- INSTRUCTION -
From the line that includes "Is the motorbike" to the last line of the records that follow, copy every line exactly and nothing more, omitting pictures.

[Image-based spatial reasoning data]
---
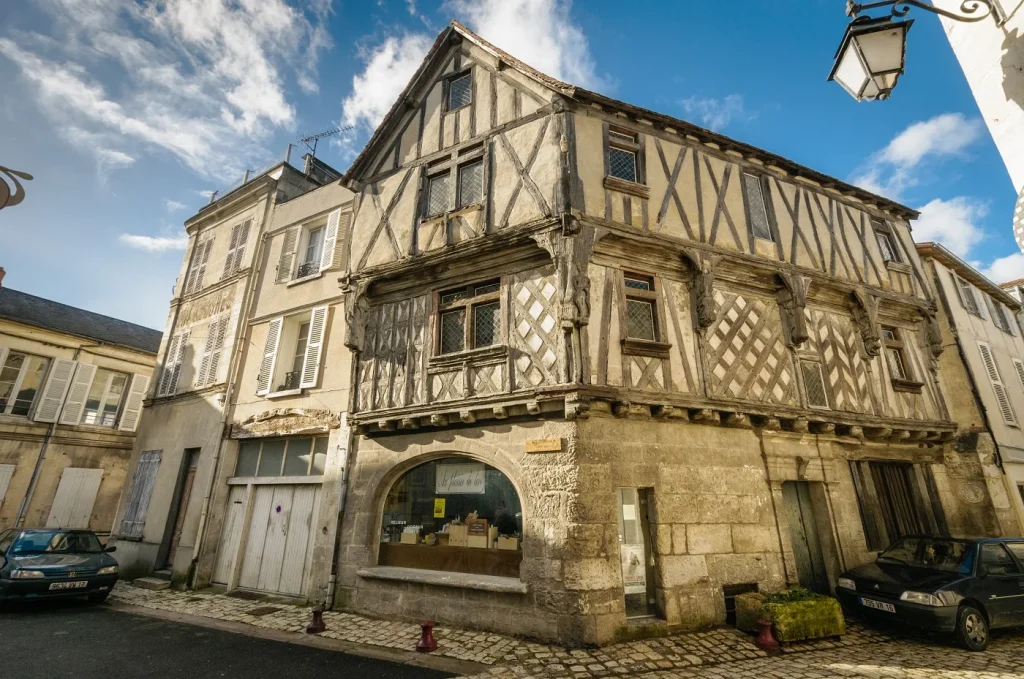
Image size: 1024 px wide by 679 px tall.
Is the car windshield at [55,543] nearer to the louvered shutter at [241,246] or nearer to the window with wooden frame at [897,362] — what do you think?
the louvered shutter at [241,246]

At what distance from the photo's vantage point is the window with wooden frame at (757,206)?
8.53 m

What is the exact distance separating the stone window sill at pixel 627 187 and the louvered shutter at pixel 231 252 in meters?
9.60

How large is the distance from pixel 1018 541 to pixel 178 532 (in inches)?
580

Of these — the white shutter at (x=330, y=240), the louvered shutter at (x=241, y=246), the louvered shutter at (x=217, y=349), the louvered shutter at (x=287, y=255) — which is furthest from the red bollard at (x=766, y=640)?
the louvered shutter at (x=241, y=246)

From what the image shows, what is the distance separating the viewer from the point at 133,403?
47.6 feet

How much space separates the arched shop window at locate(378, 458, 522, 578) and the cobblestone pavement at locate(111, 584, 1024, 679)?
852 millimetres

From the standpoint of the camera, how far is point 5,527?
38.1 feet

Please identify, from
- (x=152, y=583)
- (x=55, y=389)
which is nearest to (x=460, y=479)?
(x=152, y=583)

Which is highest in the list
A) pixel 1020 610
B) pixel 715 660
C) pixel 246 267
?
pixel 246 267

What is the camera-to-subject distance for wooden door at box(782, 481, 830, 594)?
7.27 meters

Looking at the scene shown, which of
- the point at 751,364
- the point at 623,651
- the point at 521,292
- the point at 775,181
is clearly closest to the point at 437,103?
the point at 521,292

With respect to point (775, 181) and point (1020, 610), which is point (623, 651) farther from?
point (775, 181)

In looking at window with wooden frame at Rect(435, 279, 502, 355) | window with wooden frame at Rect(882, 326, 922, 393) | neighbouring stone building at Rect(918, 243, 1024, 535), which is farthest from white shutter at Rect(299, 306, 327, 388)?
neighbouring stone building at Rect(918, 243, 1024, 535)

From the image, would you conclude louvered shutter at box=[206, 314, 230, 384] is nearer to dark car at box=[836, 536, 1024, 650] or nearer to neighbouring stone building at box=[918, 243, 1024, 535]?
dark car at box=[836, 536, 1024, 650]
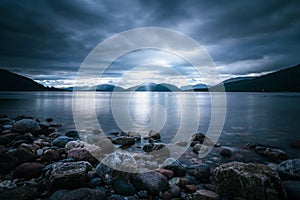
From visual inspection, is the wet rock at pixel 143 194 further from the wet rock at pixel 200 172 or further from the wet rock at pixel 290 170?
the wet rock at pixel 290 170

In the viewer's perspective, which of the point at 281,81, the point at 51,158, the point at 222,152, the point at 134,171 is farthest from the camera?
the point at 281,81

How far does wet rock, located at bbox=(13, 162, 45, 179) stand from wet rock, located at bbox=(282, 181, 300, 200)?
818 cm

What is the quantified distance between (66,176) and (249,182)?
5.45m

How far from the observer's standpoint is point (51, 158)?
25.3 ft

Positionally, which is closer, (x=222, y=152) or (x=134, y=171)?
(x=134, y=171)

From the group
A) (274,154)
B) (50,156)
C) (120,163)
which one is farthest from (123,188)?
(274,154)

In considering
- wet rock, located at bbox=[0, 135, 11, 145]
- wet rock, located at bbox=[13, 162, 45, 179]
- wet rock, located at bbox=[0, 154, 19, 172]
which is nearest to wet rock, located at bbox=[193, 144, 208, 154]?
wet rock, located at bbox=[13, 162, 45, 179]

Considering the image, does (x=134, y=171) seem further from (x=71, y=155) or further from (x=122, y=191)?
(x=71, y=155)

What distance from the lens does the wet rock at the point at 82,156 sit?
25.0ft

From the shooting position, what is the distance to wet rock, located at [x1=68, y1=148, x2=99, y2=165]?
7.63m

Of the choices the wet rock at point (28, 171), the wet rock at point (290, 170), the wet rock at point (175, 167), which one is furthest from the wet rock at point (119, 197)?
the wet rock at point (290, 170)

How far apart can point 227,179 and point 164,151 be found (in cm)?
459

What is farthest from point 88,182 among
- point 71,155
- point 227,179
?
point 227,179

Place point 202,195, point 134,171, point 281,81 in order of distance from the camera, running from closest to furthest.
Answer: point 202,195 → point 134,171 → point 281,81
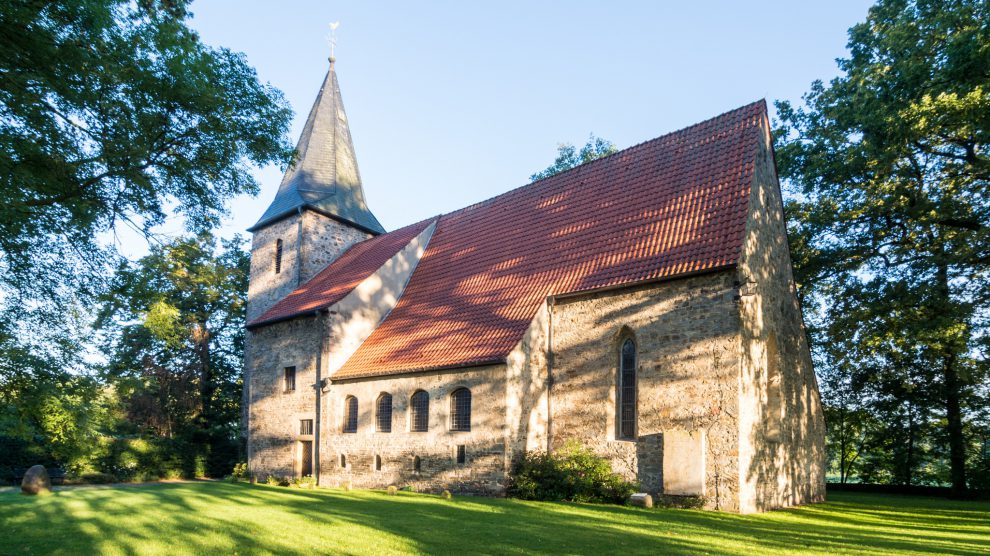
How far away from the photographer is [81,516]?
1071 centimetres

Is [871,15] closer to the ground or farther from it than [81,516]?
farther from it

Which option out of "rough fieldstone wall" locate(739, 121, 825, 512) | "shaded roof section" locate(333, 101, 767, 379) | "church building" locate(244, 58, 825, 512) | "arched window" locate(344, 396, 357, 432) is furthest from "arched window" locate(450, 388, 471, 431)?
"rough fieldstone wall" locate(739, 121, 825, 512)

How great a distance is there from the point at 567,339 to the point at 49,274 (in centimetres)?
1048

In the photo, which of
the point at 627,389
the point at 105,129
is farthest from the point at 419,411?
the point at 105,129

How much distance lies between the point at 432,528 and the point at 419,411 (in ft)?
25.4

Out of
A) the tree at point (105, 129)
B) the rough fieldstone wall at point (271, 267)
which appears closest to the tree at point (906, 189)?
the tree at point (105, 129)

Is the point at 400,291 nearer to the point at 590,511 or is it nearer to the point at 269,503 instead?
the point at 269,503

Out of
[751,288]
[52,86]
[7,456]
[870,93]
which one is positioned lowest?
[7,456]

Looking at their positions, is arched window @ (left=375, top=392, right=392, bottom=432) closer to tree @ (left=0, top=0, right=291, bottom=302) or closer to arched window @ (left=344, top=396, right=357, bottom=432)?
arched window @ (left=344, top=396, right=357, bottom=432)

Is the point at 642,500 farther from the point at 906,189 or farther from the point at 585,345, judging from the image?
the point at 906,189

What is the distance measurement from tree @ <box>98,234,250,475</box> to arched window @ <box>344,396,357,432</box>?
434 inches

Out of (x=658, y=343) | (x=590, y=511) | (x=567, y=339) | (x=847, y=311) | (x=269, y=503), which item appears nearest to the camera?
(x=590, y=511)

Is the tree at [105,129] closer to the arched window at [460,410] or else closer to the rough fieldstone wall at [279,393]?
the arched window at [460,410]

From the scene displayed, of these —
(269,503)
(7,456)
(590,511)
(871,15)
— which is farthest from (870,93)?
(7,456)
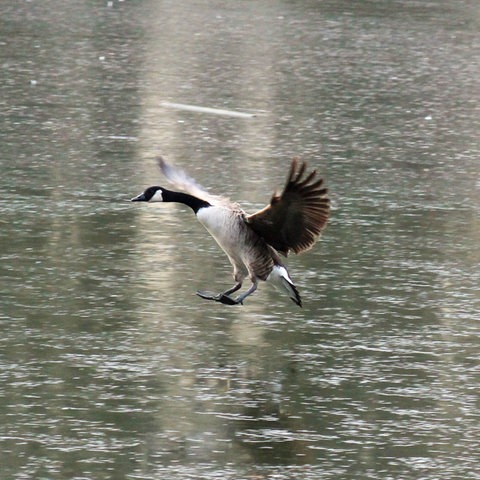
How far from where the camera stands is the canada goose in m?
6.60

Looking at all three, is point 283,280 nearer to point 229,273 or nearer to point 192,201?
point 192,201

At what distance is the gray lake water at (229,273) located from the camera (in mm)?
5406

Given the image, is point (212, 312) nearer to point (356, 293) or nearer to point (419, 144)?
point (356, 293)

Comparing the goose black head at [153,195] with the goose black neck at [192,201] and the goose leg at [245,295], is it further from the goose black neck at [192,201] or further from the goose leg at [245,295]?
the goose leg at [245,295]

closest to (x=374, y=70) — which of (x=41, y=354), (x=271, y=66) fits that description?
(x=271, y=66)

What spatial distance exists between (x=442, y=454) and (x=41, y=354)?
1935 mm

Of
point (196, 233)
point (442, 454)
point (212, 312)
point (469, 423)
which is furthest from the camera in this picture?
point (196, 233)

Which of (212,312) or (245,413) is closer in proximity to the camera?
(245,413)

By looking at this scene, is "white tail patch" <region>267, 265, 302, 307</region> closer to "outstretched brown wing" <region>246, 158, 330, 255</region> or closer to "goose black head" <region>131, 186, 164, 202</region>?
"outstretched brown wing" <region>246, 158, 330, 255</region>

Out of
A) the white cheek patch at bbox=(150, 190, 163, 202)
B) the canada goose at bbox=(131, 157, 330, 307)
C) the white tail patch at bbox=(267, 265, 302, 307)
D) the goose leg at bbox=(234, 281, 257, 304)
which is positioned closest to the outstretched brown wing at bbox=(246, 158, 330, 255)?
the canada goose at bbox=(131, 157, 330, 307)

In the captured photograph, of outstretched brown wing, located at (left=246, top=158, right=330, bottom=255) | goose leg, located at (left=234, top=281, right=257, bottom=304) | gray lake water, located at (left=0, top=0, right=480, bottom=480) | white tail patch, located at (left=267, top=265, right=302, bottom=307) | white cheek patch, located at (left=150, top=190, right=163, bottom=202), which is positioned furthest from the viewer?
white cheek patch, located at (left=150, top=190, right=163, bottom=202)

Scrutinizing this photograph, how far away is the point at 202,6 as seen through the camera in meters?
19.9

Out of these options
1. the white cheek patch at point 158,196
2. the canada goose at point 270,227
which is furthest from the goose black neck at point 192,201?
the white cheek patch at point 158,196

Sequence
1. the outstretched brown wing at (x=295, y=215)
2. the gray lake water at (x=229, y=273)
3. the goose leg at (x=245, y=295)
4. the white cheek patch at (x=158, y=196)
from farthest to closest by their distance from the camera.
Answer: the white cheek patch at (x=158, y=196) → the goose leg at (x=245, y=295) → the outstretched brown wing at (x=295, y=215) → the gray lake water at (x=229, y=273)
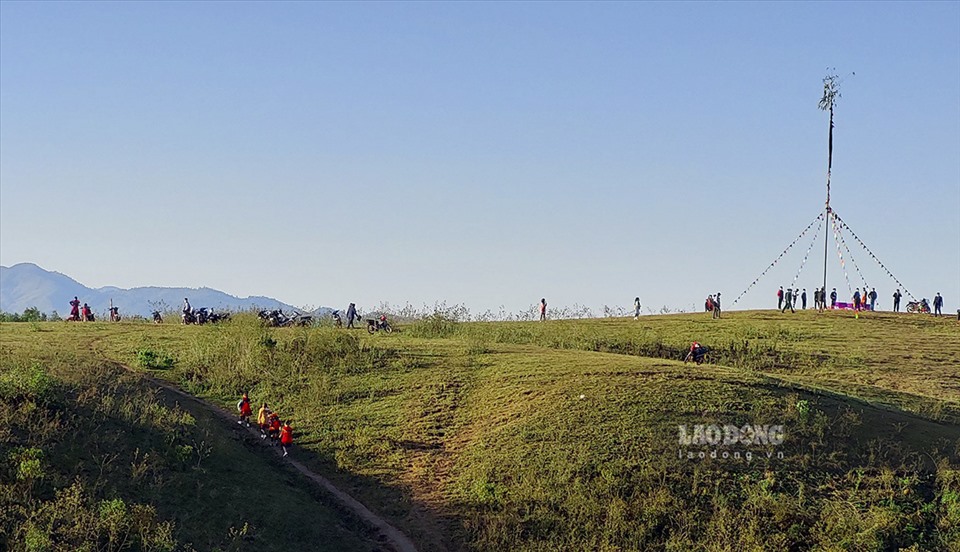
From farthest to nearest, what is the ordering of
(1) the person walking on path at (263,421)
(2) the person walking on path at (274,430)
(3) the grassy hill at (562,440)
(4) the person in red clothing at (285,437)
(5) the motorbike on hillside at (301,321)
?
(5) the motorbike on hillside at (301,321) → (1) the person walking on path at (263,421) → (2) the person walking on path at (274,430) → (4) the person in red clothing at (285,437) → (3) the grassy hill at (562,440)

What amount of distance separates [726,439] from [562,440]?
4.93 m

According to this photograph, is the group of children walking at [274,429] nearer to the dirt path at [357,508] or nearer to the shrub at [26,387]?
the dirt path at [357,508]

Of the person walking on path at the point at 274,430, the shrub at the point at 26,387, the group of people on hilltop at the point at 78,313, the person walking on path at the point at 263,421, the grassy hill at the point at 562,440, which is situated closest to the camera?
the grassy hill at the point at 562,440

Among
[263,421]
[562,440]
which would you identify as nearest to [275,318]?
[263,421]

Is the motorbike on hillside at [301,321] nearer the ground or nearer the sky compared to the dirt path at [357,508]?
nearer the sky

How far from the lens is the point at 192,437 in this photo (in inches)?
1057

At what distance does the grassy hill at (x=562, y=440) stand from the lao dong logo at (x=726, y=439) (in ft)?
0.39

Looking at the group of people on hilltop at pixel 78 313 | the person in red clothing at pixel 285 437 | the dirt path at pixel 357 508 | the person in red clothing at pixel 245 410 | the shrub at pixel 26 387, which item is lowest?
the dirt path at pixel 357 508

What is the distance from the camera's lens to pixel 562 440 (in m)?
27.7

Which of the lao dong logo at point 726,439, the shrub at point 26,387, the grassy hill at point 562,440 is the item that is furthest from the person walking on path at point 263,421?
the lao dong logo at point 726,439

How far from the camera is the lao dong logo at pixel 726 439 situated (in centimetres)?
2688

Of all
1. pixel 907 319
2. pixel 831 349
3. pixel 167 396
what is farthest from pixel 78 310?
pixel 907 319

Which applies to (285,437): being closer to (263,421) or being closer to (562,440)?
(263,421)

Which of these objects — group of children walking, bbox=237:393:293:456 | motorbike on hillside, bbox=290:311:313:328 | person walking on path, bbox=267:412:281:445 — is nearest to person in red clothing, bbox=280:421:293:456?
group of children walking, bbox=237:393:293:456
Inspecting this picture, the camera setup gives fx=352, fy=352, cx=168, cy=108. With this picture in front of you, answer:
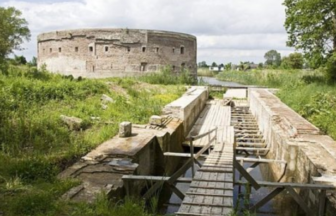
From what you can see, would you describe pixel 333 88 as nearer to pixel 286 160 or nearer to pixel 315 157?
pixel 286 160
---
- THE ANSWER -
Is the motorbike on hillside at [301,321] nearer the ground or nearer the sky compared to the dirt path at [357,508]?
nearer the sky

How far from the lens is the point at 192,437 in this photo (in inches)?
1057

At what distance does the grassy hill at (x=562, y=440) stand from the lao dong logo at (x=726, y=439) (in ft)?
0.39

Looking at the group of people on hilltop at pixel 78 313 | the person in red clothing at pixel 285 437 | the dirt path at pixel 357 508 | the person in red clothing at pixel 245 410 | the shrub at pixel 26 387, which item is lowest?
the dirt path at pixel 357 508

What is the distance from the camera's lens to pixel 562 440 (in m)?
27.7

Which of the lao dong logo at point 726,439, the shrub at point 26,387, the grassy hill at point 562,440 is the item that is furthest from the person walking on path at point 263,421?
the lao dong logo at point 726,439

How far from the camera is the lao dong logo at pixel 726 439 situated (in centimetres)?
2688

Of all
1. pixel 907 319
2. pixel 831 349
3. pixel 167 396
what is farthest from pixel 78 310?
pixel 907 319

Which applies to (285,437): being closer to (263,421) or being closer to (562,440)?
(263,421)

Which of these objects — group of children walking, bbox=237:393:293:456 | motorbike on hillside, bbox=290:311:313:328 | person walking on path, bbox=267:412:281:445 — is nearest to person in red clothing, bbox=280:421:293:456?
group of children walking, bbox=237:393:293:456
Inspecting this picture, the camera setup gives fx=352, fy=352, cx=168, cy=108. With this picture in front of you, answer:
From what you can see, would you describe pixel 333 88 as nearer to pixel 286 160 or nearer to pixel 315 157?
pixel 286 160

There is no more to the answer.